What I was thinking vs. what I think now
If you’re new to Green Cheminformatics, hello I’m Adelene. I’m currently a software developer at an environmental analytics company in Luxembourg. I studied Environmental Chemistry. I never thought I’d end up writing code for a living*. My PhD used cheminformatics to identify and manage unknown chemical pollutants in the environment. During my PhD, I wrote a cheminformatics algorithm named after a pineapple, reviewed UVCBs, and supported Luxembourgish and Swiss authorities, helping them identify chemicals in their waters. Inspired by colleagues at the Steinbeck Group, I also dipped my toes into the world of natural products and yapped about it here.
Not long ago, I joined a small company here in Luxembourg called WEO.
WEO uses Open satellite data to monitor how trees grow and temperatures change in cities over time.
The idea is to provide cost-effective, long-term monitoring for various stakeholders - our clients range from municipalities and urban planners to railways.
I really like WEO’s mission - to provide environmental analytics for all from space.
It’s been 6 months since I started as a software developer at WEO, and I’m learning a lot so far.
However, I still work on a few cheminformatics projects in my free time, and it’s made me reflect on how different my approach to writing code has become.
So in this post, I thought I’d share some things I wish I knew or would have done differently during my PhD.
As a software dev, I code and think about code very differently now; R&D and Software Development are of course, two different beasts altogether.
But especially since I still work on R&D projects in my free time, I occasionally feel the pull of old coding habits from my time in research.
It’s like being in Two Places At Once, like Mandy Moore in A Walk to Remember (yes, that tearjerker from the 2000s - c’mon, I’m a 90’s kid).
Here’s what I do differently now as a software dev compared to when I was doing R&D:
1. I cull failing code ruthlessly now
In research, I would have an idea, write some code, see it fail, comment it out, then try something else…
…find it fails again, comment it out, try something else…
It’s research after all, it’s supposed to fail n+1 times, no?
Old Me had the habit of commenting out failing code instead of deleting it because it represented a scientific idea I wanted to ‘keep’, thinking I would revisit it in the future.

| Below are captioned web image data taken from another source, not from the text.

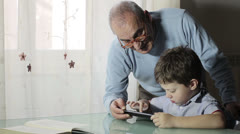 Child using tablet with his grandfather - touching tablet Stock Footage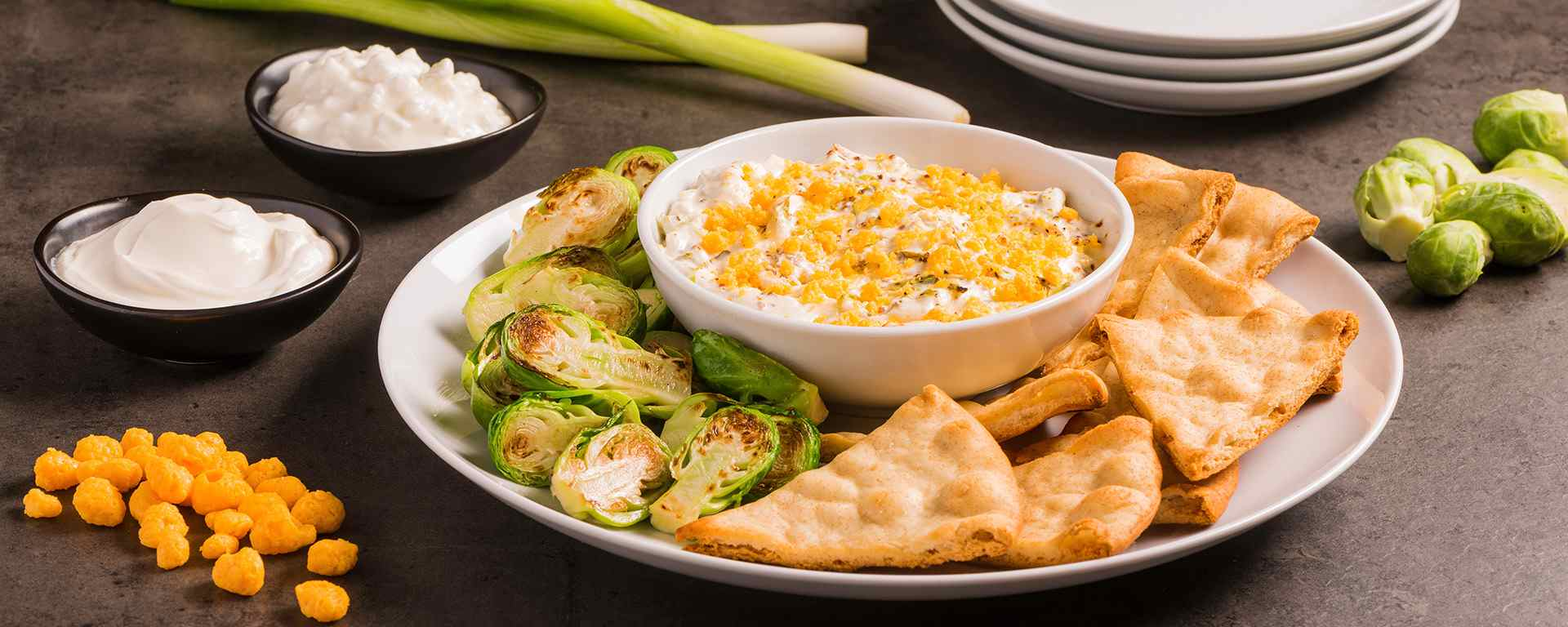 Photo for - Warm Bacon Cheese Dip with Roasted Brussels Sprouts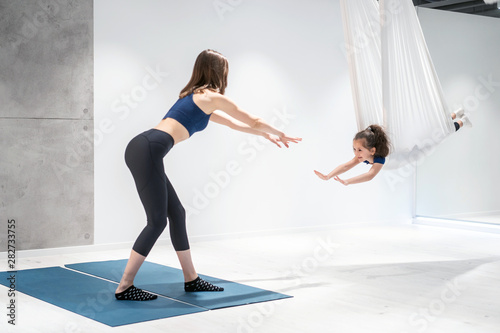 Mom and Daughter are doing yoga. Family in a gym.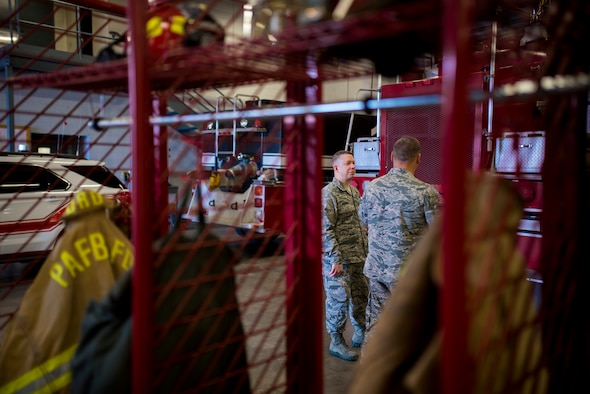 PETERSON AIR FORCE BASE, Colo. – Chief Master Sgt. Brendan Criswell, Air Force Space Command command chief, tours the Fire Station with Staff Sgt. Derrick Grinnell, 21st Civil Engineer Squadron fire inspector 2, at Peterson Air Force Base, Colo., May 11, 2017.  Criswell spent the day shadowing Grinnell on the duties of a fire inspector at Peterson AFB. (U.S. Air Force photo by Airman 1st Class Dennis Hoffman)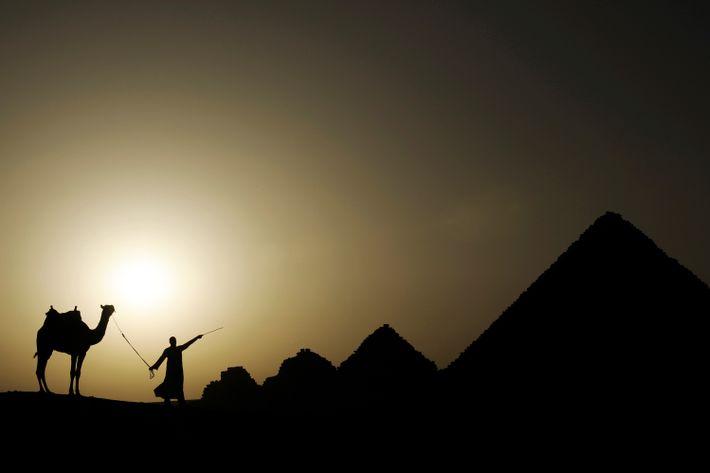 Die Sonne geht hinter der Nekropole von Gizeh im Außenbezirk von Kairo in Ägypten unter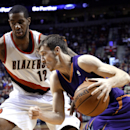 Phoenix Suns guard Goran Dragic, from Solvenia, drives on Portland Trail Blazers forward LaMarcus Aldridge during the first half of an NBA basketball game in Portland, Ore., Friday, April 4, 2014 The Associated Press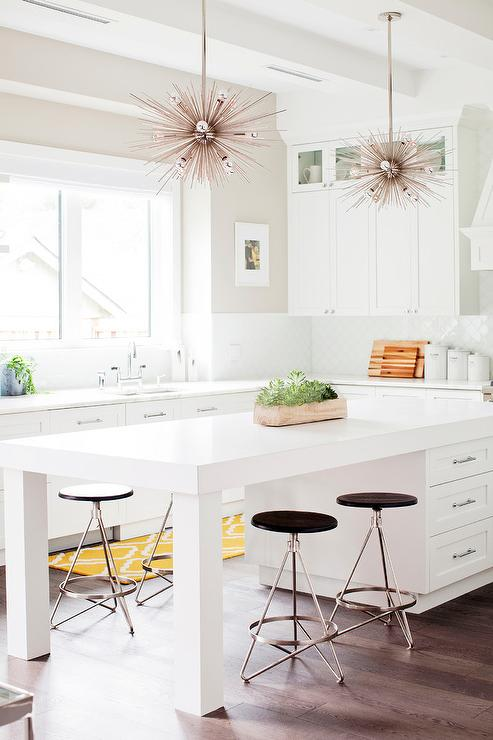 Two Silver Sputnik Chandelier Lights Hang Above A Long White Island Finished With Legs And Seating Arteriors Wyndham Counter Stools Beneath Marble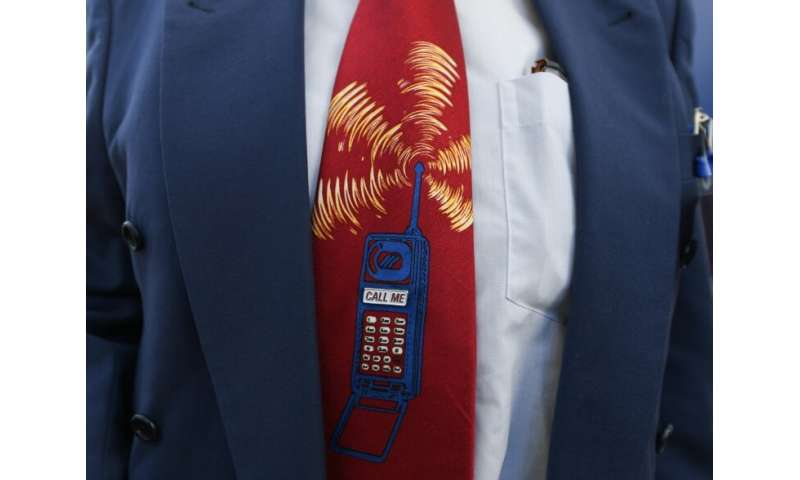 A bidder wearing depicting a ringing mobile phone at the start of Germany's auction for the construction of its ultra-fast 5G mo
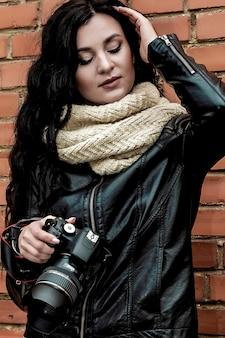 Portrait d'une belle fille brune photographe aux longs cheveux bouclés dans des vêtements chauds d'automne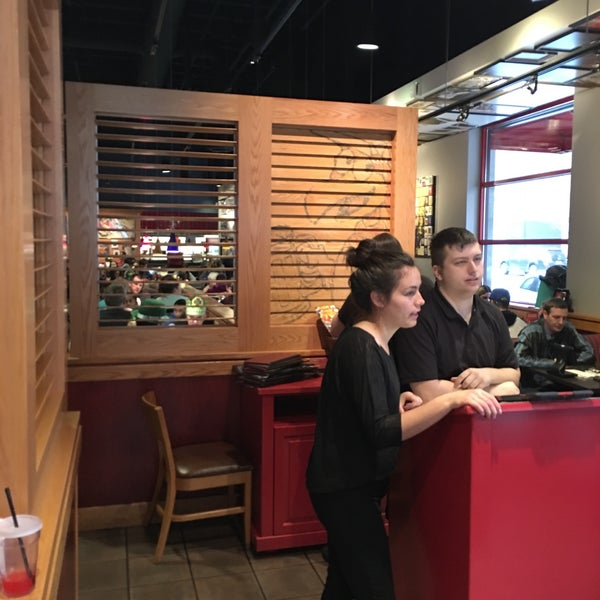 Photo taken at Red Robin Gourmet Burgers by Trevor W. on 3/12/2016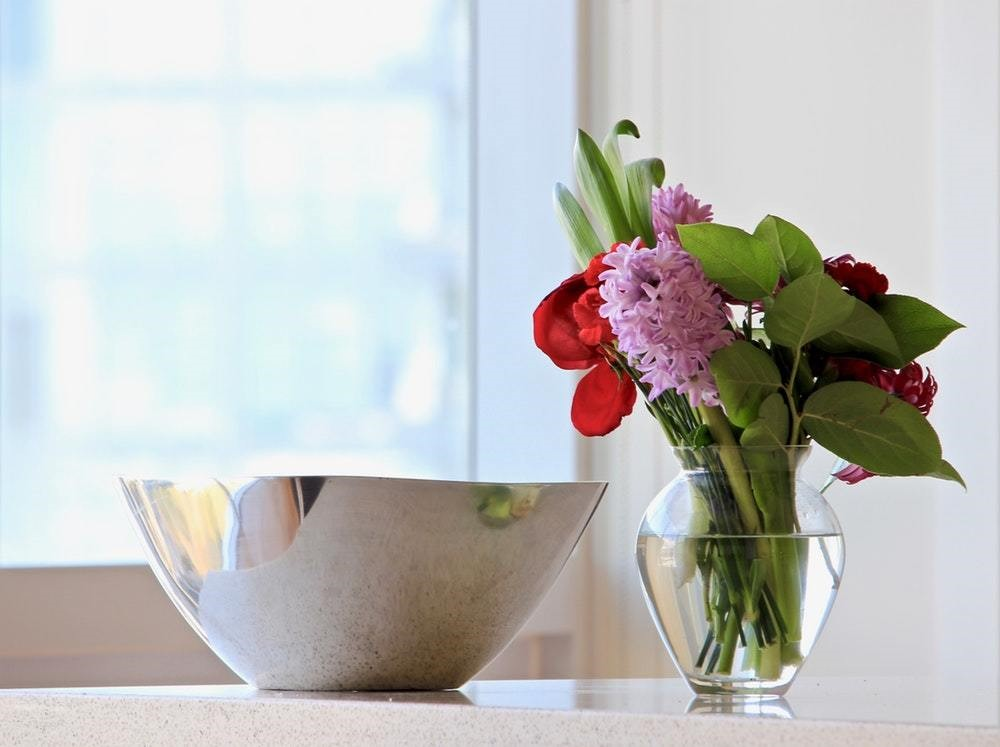 metallic bowl on countertop next to pretty flower vase with roses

However, I inevitably often ended up with scripts and Jupyter notebooks that were super long and full of commented-out code. In hindsight, I only occasionally looked at or reused such code.
As a dev (New Me), I now see commented-out code as distracting or even confusing - should I build this or not?
More importantly, I realised that if you are pushing code regularly to GitHub, there’s no need to keep that commented-out code in your script because you can recover it from your commit history (obvious I know, but it took someone to point that out for it to really sink in).
In research, I didn’t push code updates as regularly as I do now for various reasons (see next point), but if I could go back, I would do myself the following favours:
- push code updates more frequently, even if changes are mildly incremental
- try to keep my scripts short and clean - cull useless code yesterday
This brings me to the next point…
2. I commit and push code to GitHub more often
In research I was the only person working on my code 99.9% of the time.
However, I now code in a team, and inevitably need to share code more frequently because team members would build other parts of the codebase that depend on my code.
Also, now that I’ve started working more with cloud technologies, pushing code is the only way I can test on the cloud (at least in the way it’s currently set up).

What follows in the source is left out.